- WHAT NEEDS TO BE DONE
Once you have located the line containing "class: Aves" in the material below, return it exactly along with each line after it through the line containing "common name: tomtit".
^^^^
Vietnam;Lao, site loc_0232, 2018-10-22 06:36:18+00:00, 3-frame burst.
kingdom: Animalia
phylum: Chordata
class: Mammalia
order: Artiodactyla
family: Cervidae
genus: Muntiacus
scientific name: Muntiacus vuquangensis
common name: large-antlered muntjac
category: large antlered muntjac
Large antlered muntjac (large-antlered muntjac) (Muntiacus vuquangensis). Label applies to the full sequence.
^^^^
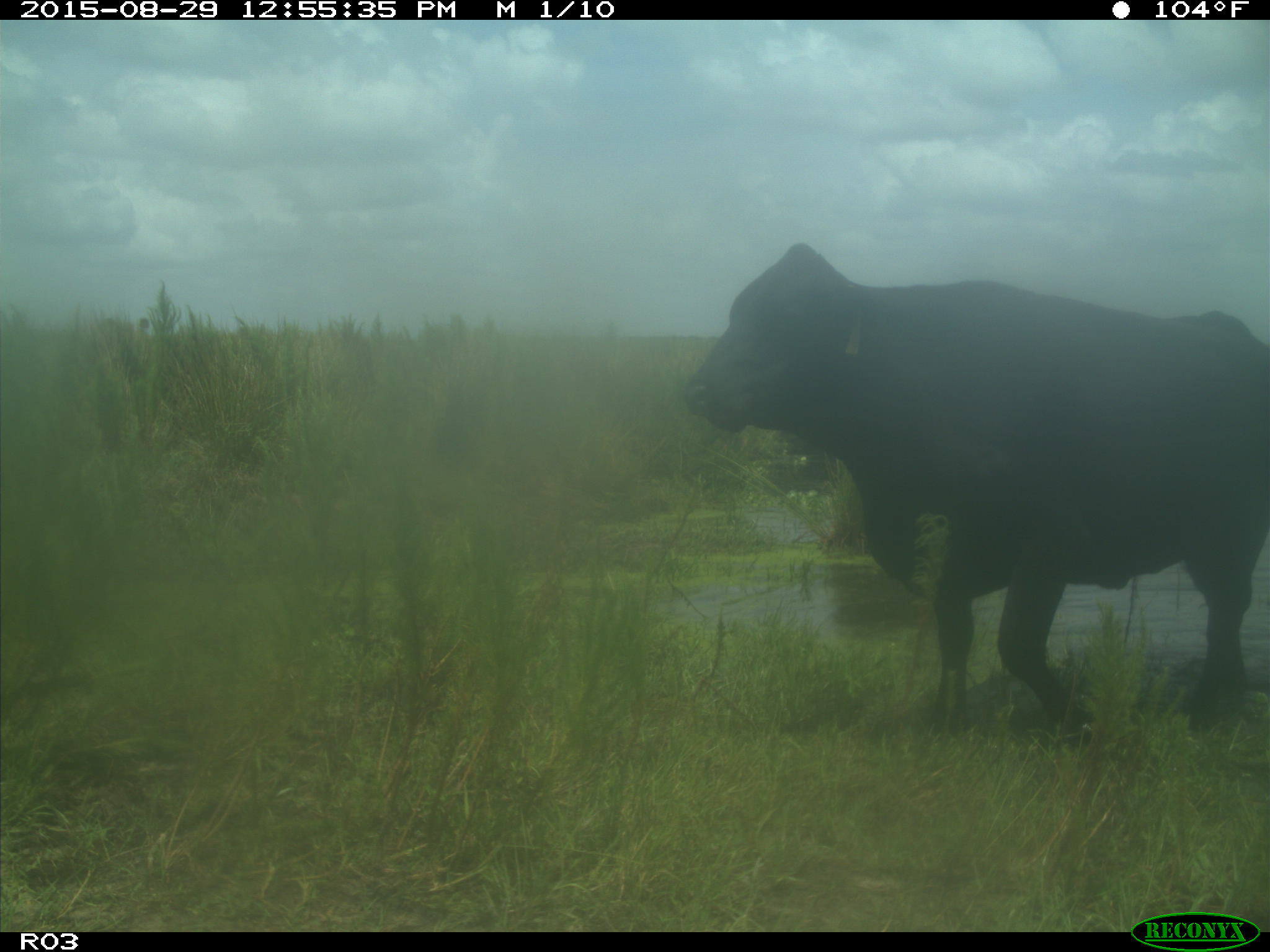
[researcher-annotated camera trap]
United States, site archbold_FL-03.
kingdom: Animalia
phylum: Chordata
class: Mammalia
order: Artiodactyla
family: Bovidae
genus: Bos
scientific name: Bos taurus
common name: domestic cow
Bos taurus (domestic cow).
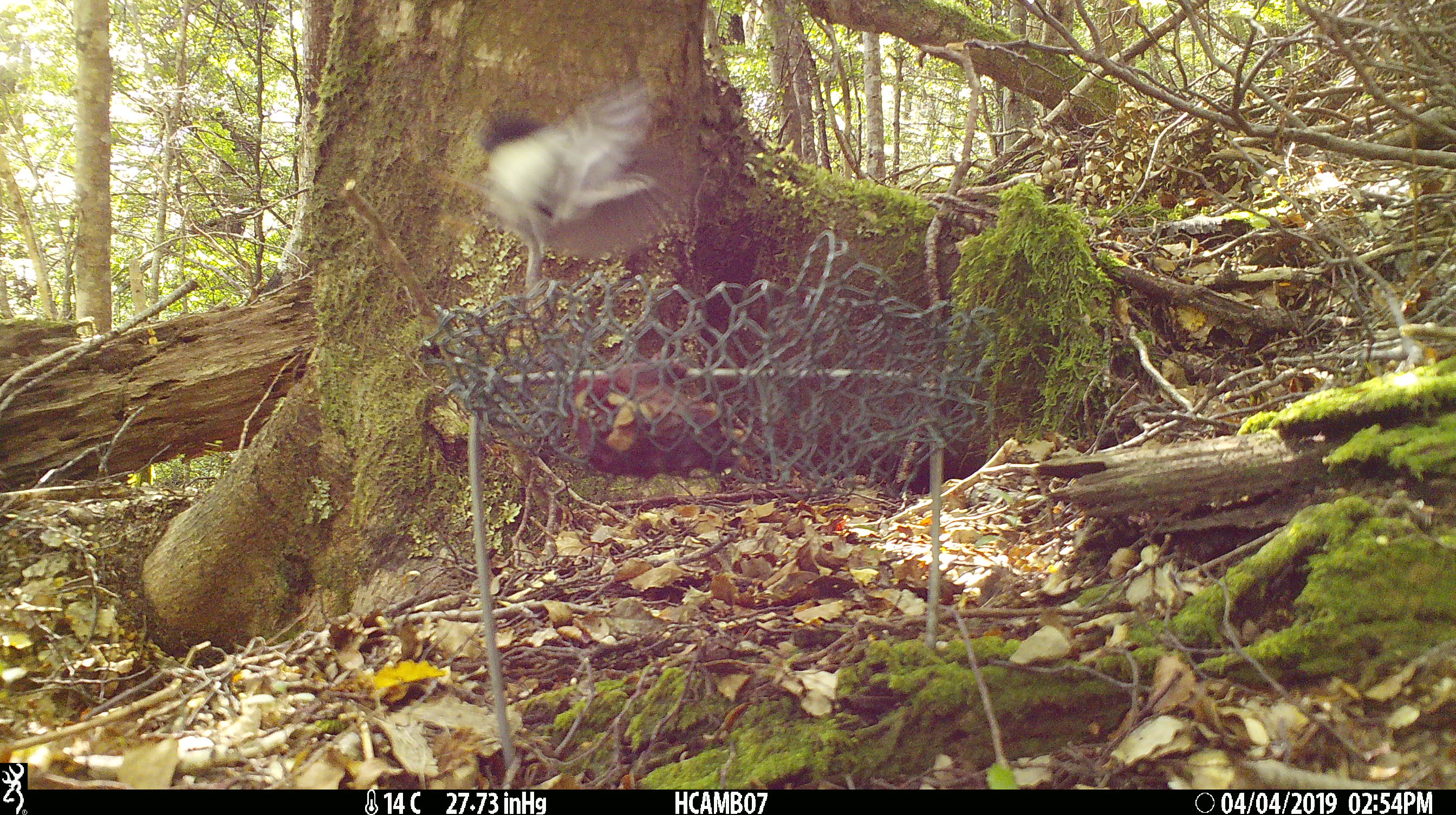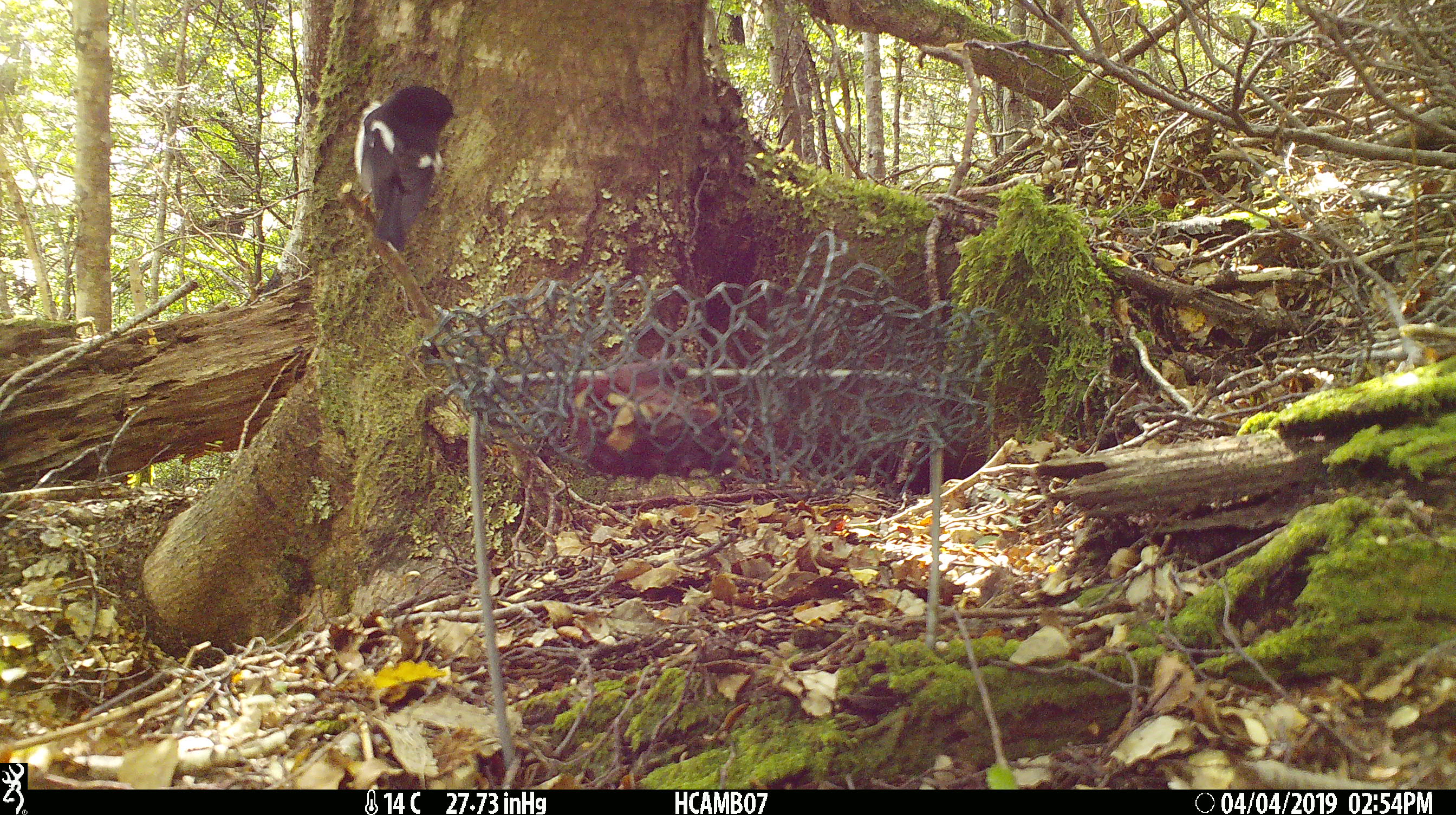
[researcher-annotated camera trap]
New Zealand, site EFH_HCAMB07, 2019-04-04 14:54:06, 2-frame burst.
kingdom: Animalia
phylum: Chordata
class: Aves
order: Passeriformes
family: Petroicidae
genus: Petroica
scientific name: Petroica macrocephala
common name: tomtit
^^^^
- TASK SOLUTION
class: Aves
order: Passeriformes
family: Petroicidae
genus: Petroica
scientific name: Petroica macrocephala
common name: tomtit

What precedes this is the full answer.